As generative AI (GenAI) adoption increases across the Asia-Pacific region, some organizations, especially those in unregulated industries, may be hesitant to implement governance frameworks for fear that red tape will stifle innovation.
But Grant Case, chief data officer for Asia Pacific and Japan at Dataiku, argues that the opposite is true and that clear boundaries are essential to speed.
In a recent interview with Computer Weekly, Case said that while the region is leading the way in the use of GenAI, AI efforts could be derailed by eroding user trust in AI output. He argued that establishing governance guardrails will help close the trust gap.
However, Case often encounters a misconception that governance slows down AI efforts. “We think exactly the opposite,” he said. “The organizations moving fastest in the region are those that have already established a strong AI governance stance.”
He likened AI governance to a highway safety barrier. Just as barriers allow vehicles to travel safely at high speeds, governance provides the confidence needed for rapid development.
“To move faster, you need to understand where the boundaries are,” Case explained. “Organizations that set these parameters early eliminate hesitation to innovate because teams know exactly what is acceptable.”
Dodge shadow AI
One of the drivers for AI governance is the rise of shadow AI, where employees use unapproved AI tools in their work.
Case pointed to recent research showing that 77% of security professionals observe employees exposing corporate data to large-scale language models (LLMs). This behavior is rarely malicious. Rather, this occurs due to lack of proper internal tools.
According to Case, employees often turn to external AI tools because they don’t have smooth access to in-house alternatives. He pointed out that the solution is not simply to ban external tools, but to provide internal options that are integrated with the necessary governance protocols.
“We want the managed path to be the fast path, and we want it to be the right path,” Case said, referring to a philosophy shared by bank customers. “If you set up the right infrastructure for your end users, they won’t feel the need to leave your organization.”
AI governance discussions often start at the chief data officer (CDO), but security risks as well as the rising costs of unregulated AI experimentation are pushing the discussion all the way to corporate boards.
Mr. Case shared an example of a client who incurred large unexpected costs in one of its business units. The CDO launched a $3 million AI project two years ago, but the board recently questioned the $47,000 monthly cost without clear evidence of a return on investment. As a result, the company’s finance and internal audit teams became more involved in AI governance to address both technical and financial risks.
Some companies are starting to build their own LLMs for reasons such as governance and more control over localization and the lifecycle of their AI models. Case disagrees, noting that the rapid pace of technological change often makes internal projects obsolete before they are completed.
He gave the example of a high-level analyst who spent about six months building an in-house LLM. Several months after the model was completed, commercial updates to OpenAI made the proprietary work less effective and more expensive.
Instead, Case advocated a platform approach that builds governance requirements into the infrastructure, such as those mandated by EU AI law. This allows businesses to connect the latest models while remaining compliant.
“The value of a platform like Dataiku is the ability to integrate the latest technology,” Case says. “This allows teams to use the best thing they need right now, instead of trying to build something that might be too outdated in six months.”

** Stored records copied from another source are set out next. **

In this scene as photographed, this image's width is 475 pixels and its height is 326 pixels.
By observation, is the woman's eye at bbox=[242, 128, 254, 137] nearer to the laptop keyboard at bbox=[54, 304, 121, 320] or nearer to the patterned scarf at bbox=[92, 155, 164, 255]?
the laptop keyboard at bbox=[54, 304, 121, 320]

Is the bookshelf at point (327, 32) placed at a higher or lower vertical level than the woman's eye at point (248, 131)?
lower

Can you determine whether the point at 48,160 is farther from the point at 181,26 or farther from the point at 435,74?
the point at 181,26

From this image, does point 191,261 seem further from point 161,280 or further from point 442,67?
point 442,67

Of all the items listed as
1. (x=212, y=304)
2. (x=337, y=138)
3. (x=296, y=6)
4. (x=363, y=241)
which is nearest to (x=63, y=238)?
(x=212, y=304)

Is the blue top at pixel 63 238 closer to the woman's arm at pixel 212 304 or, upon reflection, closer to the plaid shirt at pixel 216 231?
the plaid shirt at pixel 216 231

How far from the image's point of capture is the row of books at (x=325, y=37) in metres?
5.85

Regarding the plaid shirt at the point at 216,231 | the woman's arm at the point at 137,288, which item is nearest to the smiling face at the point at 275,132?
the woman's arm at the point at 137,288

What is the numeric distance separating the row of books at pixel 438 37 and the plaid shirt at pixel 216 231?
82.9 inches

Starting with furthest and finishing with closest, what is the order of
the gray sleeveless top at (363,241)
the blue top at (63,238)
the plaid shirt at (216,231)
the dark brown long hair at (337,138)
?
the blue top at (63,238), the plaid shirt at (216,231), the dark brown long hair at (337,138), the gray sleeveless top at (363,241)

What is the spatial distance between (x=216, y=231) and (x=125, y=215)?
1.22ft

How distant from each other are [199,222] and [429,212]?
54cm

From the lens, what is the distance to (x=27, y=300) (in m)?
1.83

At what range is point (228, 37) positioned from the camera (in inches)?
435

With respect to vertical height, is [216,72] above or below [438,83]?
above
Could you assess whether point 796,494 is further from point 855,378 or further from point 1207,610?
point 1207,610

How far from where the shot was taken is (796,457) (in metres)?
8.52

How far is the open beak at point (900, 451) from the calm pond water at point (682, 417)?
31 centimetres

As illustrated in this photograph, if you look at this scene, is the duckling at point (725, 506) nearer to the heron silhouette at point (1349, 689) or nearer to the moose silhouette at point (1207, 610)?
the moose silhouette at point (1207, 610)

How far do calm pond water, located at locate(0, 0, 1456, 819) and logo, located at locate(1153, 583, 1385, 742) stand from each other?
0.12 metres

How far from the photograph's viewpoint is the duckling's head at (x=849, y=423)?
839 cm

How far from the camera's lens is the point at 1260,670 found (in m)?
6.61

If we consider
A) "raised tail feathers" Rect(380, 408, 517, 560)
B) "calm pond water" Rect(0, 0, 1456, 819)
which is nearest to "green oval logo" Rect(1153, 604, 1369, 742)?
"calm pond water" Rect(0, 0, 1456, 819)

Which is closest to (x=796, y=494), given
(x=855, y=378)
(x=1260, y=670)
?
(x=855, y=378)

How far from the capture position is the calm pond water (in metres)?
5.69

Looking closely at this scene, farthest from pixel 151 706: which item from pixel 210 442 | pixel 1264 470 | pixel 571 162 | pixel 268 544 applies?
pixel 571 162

According to Gartner, global spending on AI is expected to reach $2.52 trillion in 2026, an increase of 44% year over year. Investment in AI platforms for data science and machine learning, such as Dataiku, is also expected to increase from $21.9 billion in 2025 to $44.5 billion in 2027.
“AI adoption fundamentally depends on the readiness of both human capital and organizational processes, not just financial investment,” said John-David Lovelock, Distinguished Vice President Analyst at Gartner. “Organizations with greater experiential maturity and greater self-awareness are more likely to prioritize proven outcomes over speculative possibilities.”